In the weather agent, the authorization requirement is specified by using the RPC.allow decorator:

@RPC.allow('can_read_temp')
@RPC.export
def temperature():
   ...

Alice's agents (i.e., agents that have been authenticated using Alice's credentials) can call temperature via RPC, but if one of Bobby's agents tries to call temperature they will get an exception:

error: method "temperature" requires capabilities set(['can_read_temp']), but capability list [] was provided

Multiple Capabilities

Expanding on the weather-agent example, the temperature method can require agents to have multiple capabilities:

@RPC.allow(['can_read_temp', 'can_read_weather_data'])
@RPC.export
def temperature():
   ...

This requires an agent to have both the can_read_temp and the can_read_weather_data capabilities. Multiple capabilities can also be specified by using multiple RPC.allow decorators:

@RPC.allow('can_read_temp')
@RPC.allow('can_read_weather_data')
@RPC.export
def temperature():
   ...

Full Example

See the StandAloneWithAuth agent for a full example.

Ideas for Improvement

Utilizing Roles

Rather than requiring agent-authors to specify individual capabilities, we should use roles to group multiple capabilities. To make this work we would need to add a new decorator (e.g., RPC.allow_roles). We would also need to define a mapping of roles to sets of capabilities.

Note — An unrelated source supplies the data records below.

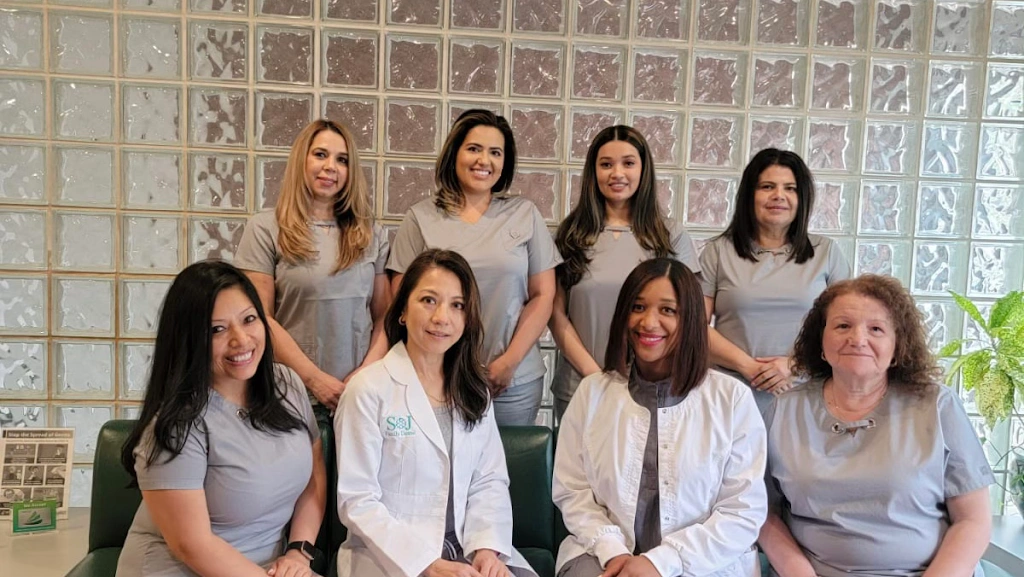 SJ Family Dental - Professional dental clinic exterior with modern facilities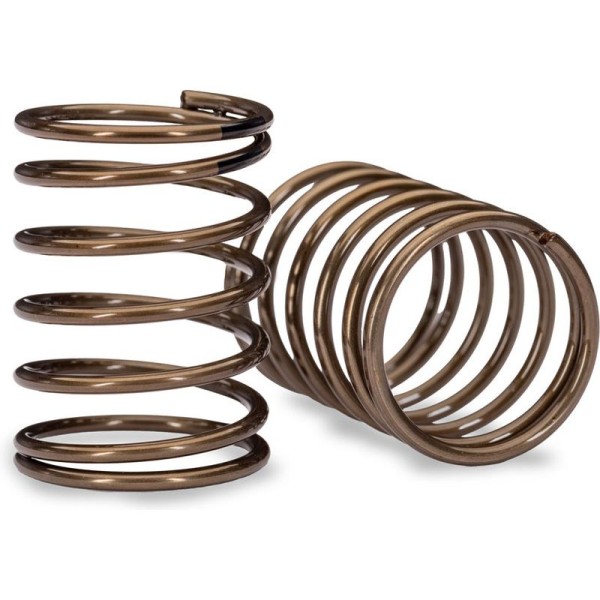 Traxxas pružina tlumiče #1.28 (2)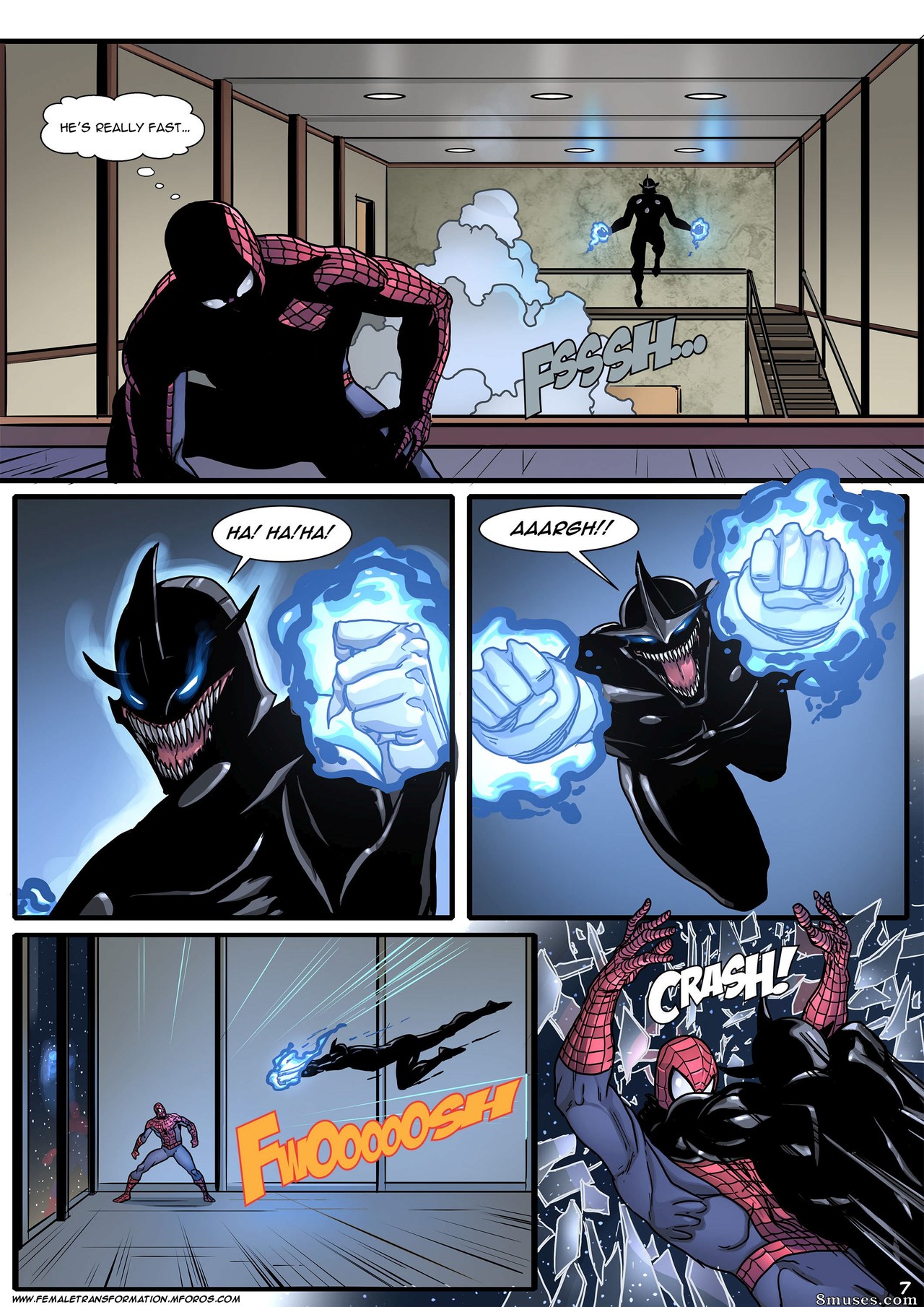 Ultimate Symbiote — page 10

For example, somewhere we would define a role:

{
  "roles": [
    {"agent_control": ["install_agent", "remove_agent"]}, 
    {"admin": ["install_agent", "remove_agent", "start", "stop"]}
  ]
}

Default Deny-All

Currently the default is to allow anyone to call RPC-exported methods that are not decorated with RPC.allow. A more secure default would be to disallow everyone (at least remote users) from calling methods that are not decorated with RPC.allow.

Authorize at the Agent Level

Authorization is designed to work with user/peer authentication. So if user Alice authenticates to a platform, then all of Alice's agents are granted Alice's capabilities. It would be nice to be able to selectively grant capabilities to individual agents.